-- REQUIREMENT --
Summarize the post on Ryan Yessie's 2010 OHL draft rankings in two sentences.

** SELECTED PASSAGE follows **

Sunday, May 30, 2010

Ryan Yessie's Top 50 for 2010: Part 1 - 31 to 50

Blog contributor Ryan Yessie has finalized his top 50 OHL players for the 2010 NHL Entry Draft...and he's sharing it with us. It's obviously going to be a little bit different than mine, but it's interesting to compare the two.

One thing to mention is that Ryan has not included goalies in his top 50, choosing to rate them separately as a Top 10. This is similar to the way a scouting publication like ISS does things.

This is the first installment of his list; players ranked 31 to 50.


31 - Brandon Alderson - Right Wing - Sarnia Sting
Jan-22-1992 - 6’3.75” - 190 lbs.
Scouting Report: Alderson likely will be at 6’4” by the time he is drafted, Alderson has great patience and a decent shot in the goal area. His instincts around scoring goals seems to be strong. Along with his shot his top speed is impressive at his size however he will need to improve on his first few steps. His biggest knock at the start of the year was that he wouldn’t hit, that all changed midway through the season and Alderson became a much more willing participant. Alderson will likely be a project as he appeared to run out of gas with about 20 games left in the season, and needs to add about 15-20 lbs. in muscle along with becoming a disturbing presence in front of the goal for goaltenders.

** End of SELECTED PASSAGE **
** PROVIDED DATA follows **

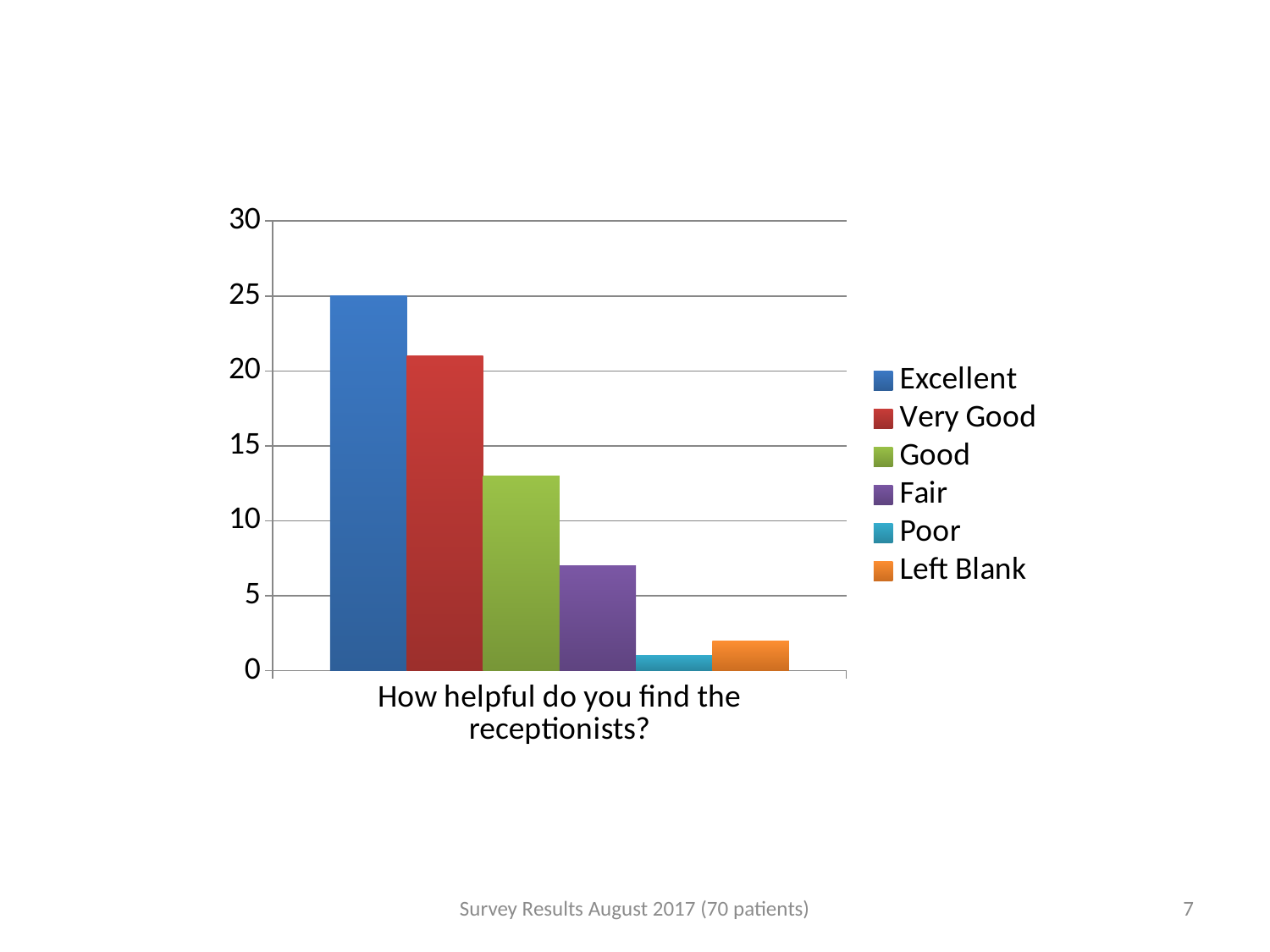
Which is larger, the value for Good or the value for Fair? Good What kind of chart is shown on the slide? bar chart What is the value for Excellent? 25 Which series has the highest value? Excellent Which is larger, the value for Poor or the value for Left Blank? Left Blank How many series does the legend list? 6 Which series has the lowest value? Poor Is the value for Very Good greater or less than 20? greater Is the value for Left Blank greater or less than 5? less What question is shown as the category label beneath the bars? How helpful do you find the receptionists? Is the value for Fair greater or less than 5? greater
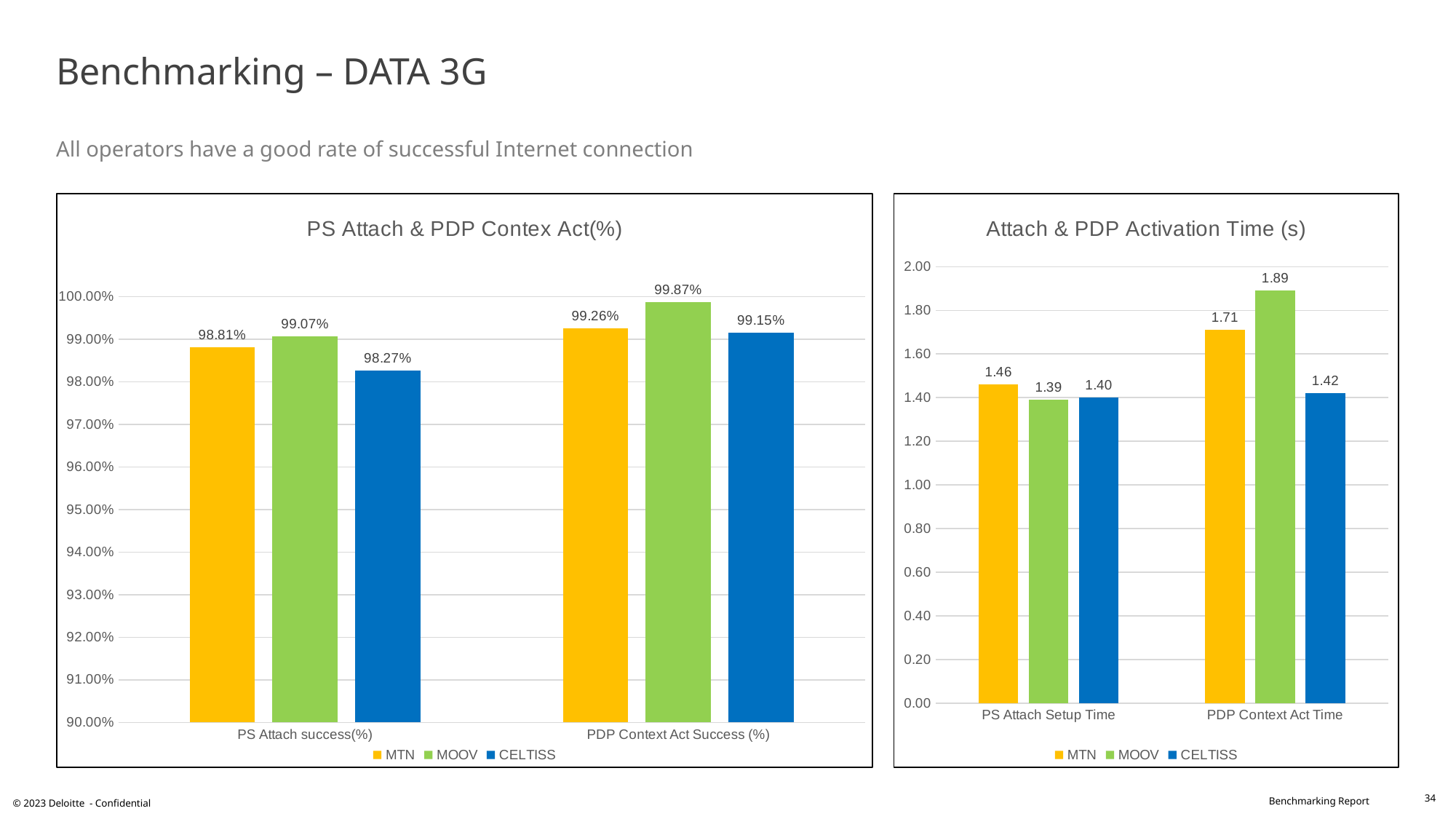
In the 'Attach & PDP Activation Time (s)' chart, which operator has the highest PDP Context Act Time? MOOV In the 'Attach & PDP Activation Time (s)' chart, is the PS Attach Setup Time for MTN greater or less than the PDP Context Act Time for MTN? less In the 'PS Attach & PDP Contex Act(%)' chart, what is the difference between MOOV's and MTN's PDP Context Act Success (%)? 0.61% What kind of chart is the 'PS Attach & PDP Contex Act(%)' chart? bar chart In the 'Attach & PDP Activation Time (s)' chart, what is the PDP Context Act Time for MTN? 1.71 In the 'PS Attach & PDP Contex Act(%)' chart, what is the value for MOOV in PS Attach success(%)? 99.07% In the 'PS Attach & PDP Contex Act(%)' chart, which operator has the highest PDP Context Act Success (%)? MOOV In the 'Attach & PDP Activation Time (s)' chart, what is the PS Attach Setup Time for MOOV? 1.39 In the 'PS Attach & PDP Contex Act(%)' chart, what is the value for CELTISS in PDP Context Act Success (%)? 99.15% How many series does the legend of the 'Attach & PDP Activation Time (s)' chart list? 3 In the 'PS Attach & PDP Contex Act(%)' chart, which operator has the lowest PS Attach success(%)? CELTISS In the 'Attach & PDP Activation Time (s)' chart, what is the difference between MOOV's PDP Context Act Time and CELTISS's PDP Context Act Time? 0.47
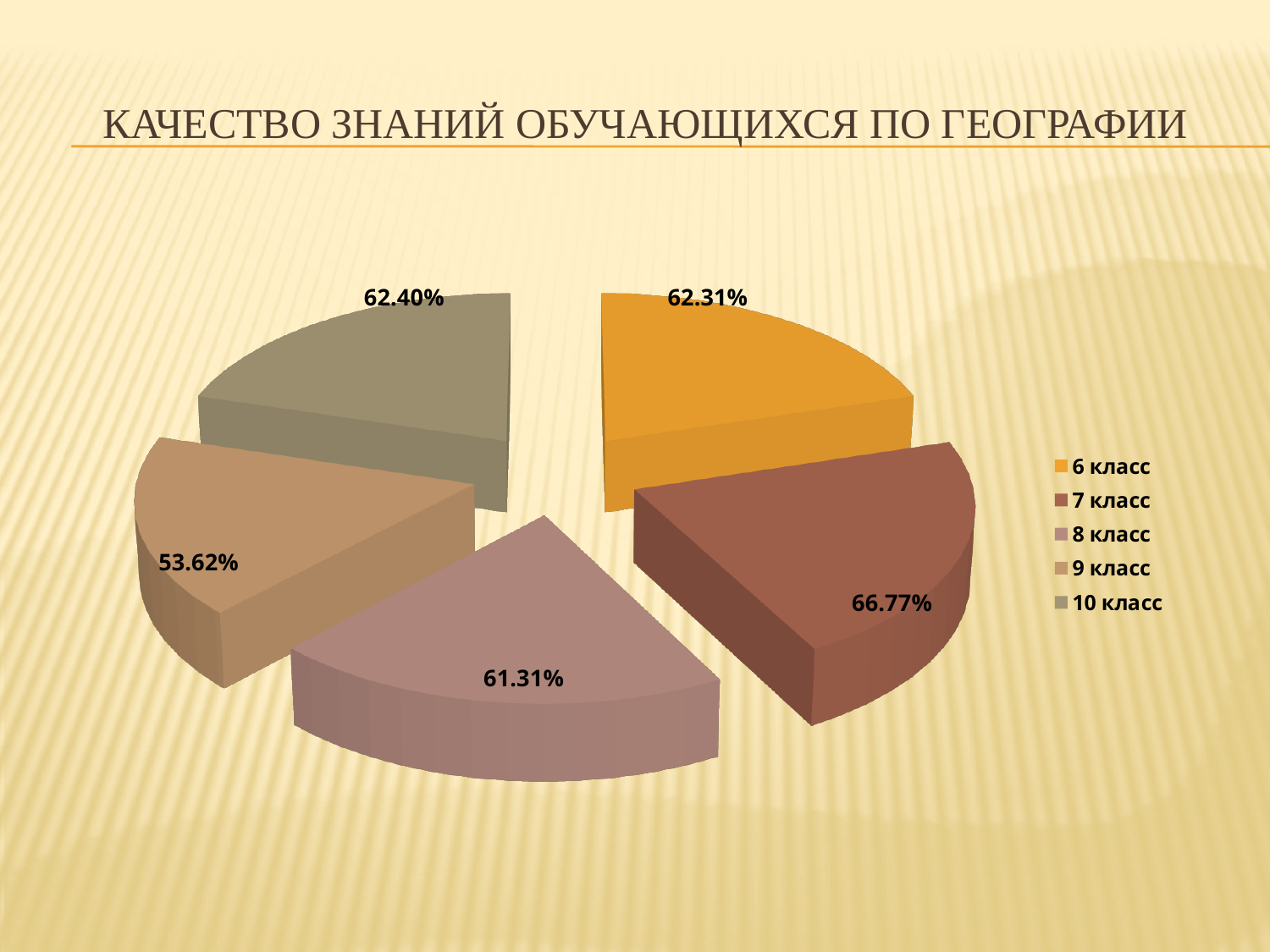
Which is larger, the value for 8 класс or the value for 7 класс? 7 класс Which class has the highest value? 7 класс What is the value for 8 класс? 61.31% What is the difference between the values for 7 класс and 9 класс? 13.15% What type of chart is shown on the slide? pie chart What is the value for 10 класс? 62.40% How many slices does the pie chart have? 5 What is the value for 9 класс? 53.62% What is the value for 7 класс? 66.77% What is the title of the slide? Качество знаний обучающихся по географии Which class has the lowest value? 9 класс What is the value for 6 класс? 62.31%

** End of PROVIDED DATA **

-- OUTPUT OF THE TASK --
Blog contributor Ryan Yessie has finalized and shared his top 50 OHL players for the 2010 NHL Entry Draft, rating goalies separately as a Top 10, and this first installment covers players ranked 31 to 50. Ranked 31st is Sarnia Sting right wing Brandon Alderson, whose scouting report praises his patience, shot and top speed but says he needs to improve his first few steps and add about 15-20 lbs. of muscle.